Code de procédure pénale : une attention particulière à la politique pénale
Observatoire national de la criminalité, rôle du parquet et définition adaptée aux normes internationales… Voici ce que prévoit le projet de Code de procédure pénale en matière de politique pénale, à laquelle une section est dédiée.
“Pour la première fois, le projet de Code de procédure pénale dédie une section à la politique pénale après avoir fait référence à ses grandes lignes au niveau de l'article 51 (…)”, indique la note de présentation du projet de Code de procédure pénale au Conseil de gouvernement le jeudi 29 août.
“Ce volet pose les nouvelles mesures pour encadrer, mettre en place et exécuter la politique pénale, en tant que partie indissociable des politiques publiques de l'État”, lit-on dans le même document.
Le projet de Code de procédure pénale contient une définition de la politique pénale qui “correspond à la définition adoptée à l'international” ; à savoir “une partie des politiques publiques qui inclut les règles et mesures prises par l'État en matière de prévention et de la lutte contre la criminalité”, comme l’indique l’article 51-1 de ce texte.

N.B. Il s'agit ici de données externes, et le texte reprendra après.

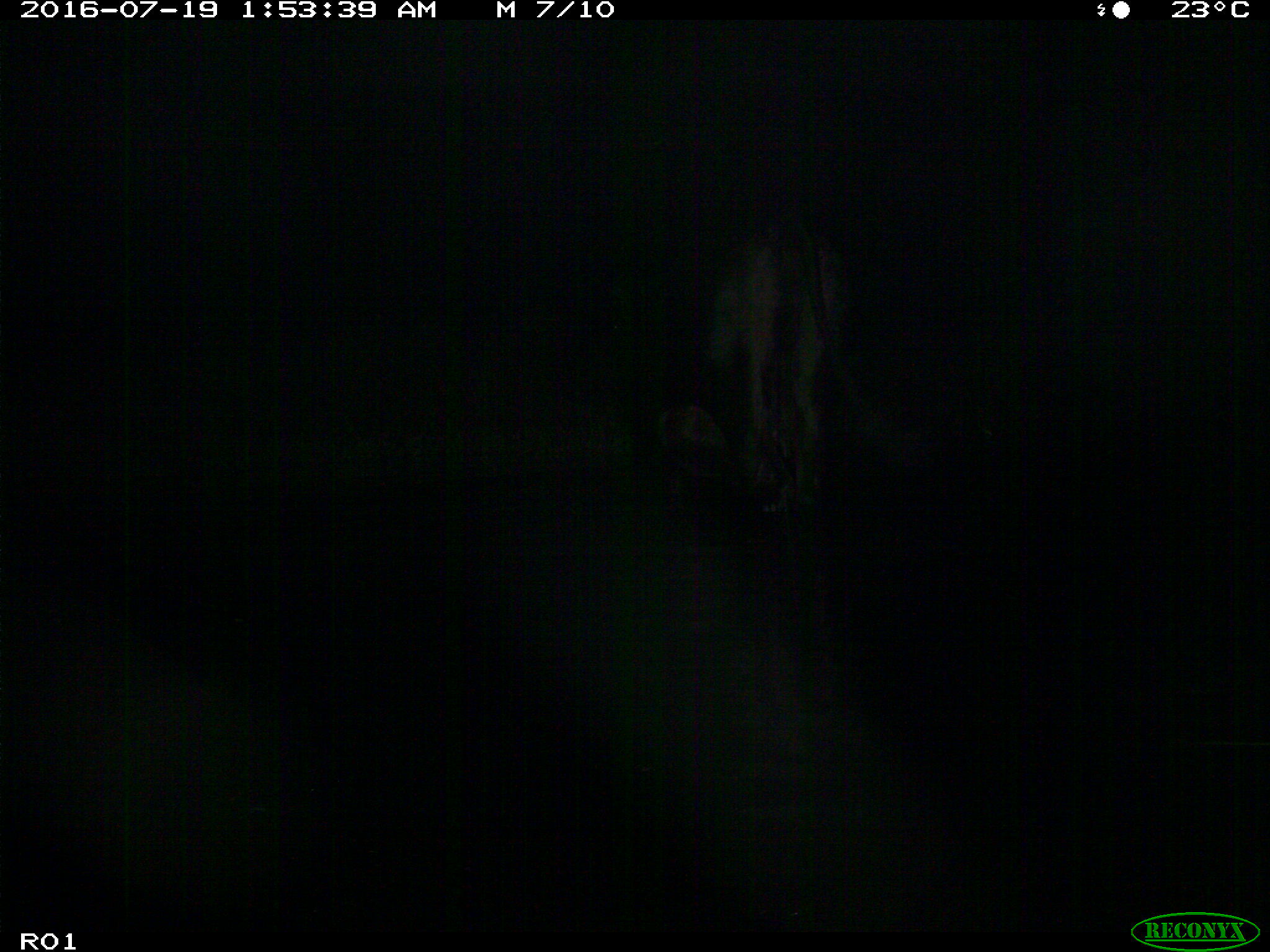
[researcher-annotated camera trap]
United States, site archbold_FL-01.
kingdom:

Selon le ministère de la justice, la politique pénale est à la fois celle appelée “législative”, que le chef du parquet exécute spontanément sur la base des textes en vigueur, et celle liée aux politiques publiques mises en place par le gouvernement, dont le chef du parquet est tenu informé à travers le ministère de la justice.
Dans tous les cas, c’est à la présidence du ministère de “superviser” l’exécution de la politique pénale. Et ce, en notifiant son contenu aux procureurs généraux du Roi près les cours d’appel, qui veilleront à son exécution au sein des juridictions qui leur sont affiliées.
La présidence du ministère public devra également inclure toutes les mesures prises pour exécuter la politique pénale dans son rapport annuel.
Quant à l’Observatoire national de la criminalité, créé auprès du ministère de la Justice, il sera chargé, selon l’article 51-3 de ce projet de loi, de “tracer les orientations et les points de repères des politiques pénales à travers la collecte et le traitement des statistiques pénales, leur étude et l’analyse des phénomènes criminels, mais aussi via la proposition de solution pour la prévention et la lutte contre la criminalité”. Les statistiques sont à collecter auprès des “autorités judiciaires, policières et administratives”.
Pour rappel, cet observatoire est affilié à la Direction des affaires pénales du ministère de la Justice. Abdellatif Ouahbi a démarré les premières réunions à ce sujet en 2021, reprenant le flambeau de son prédécesseur, Mohamed Benabdelkader.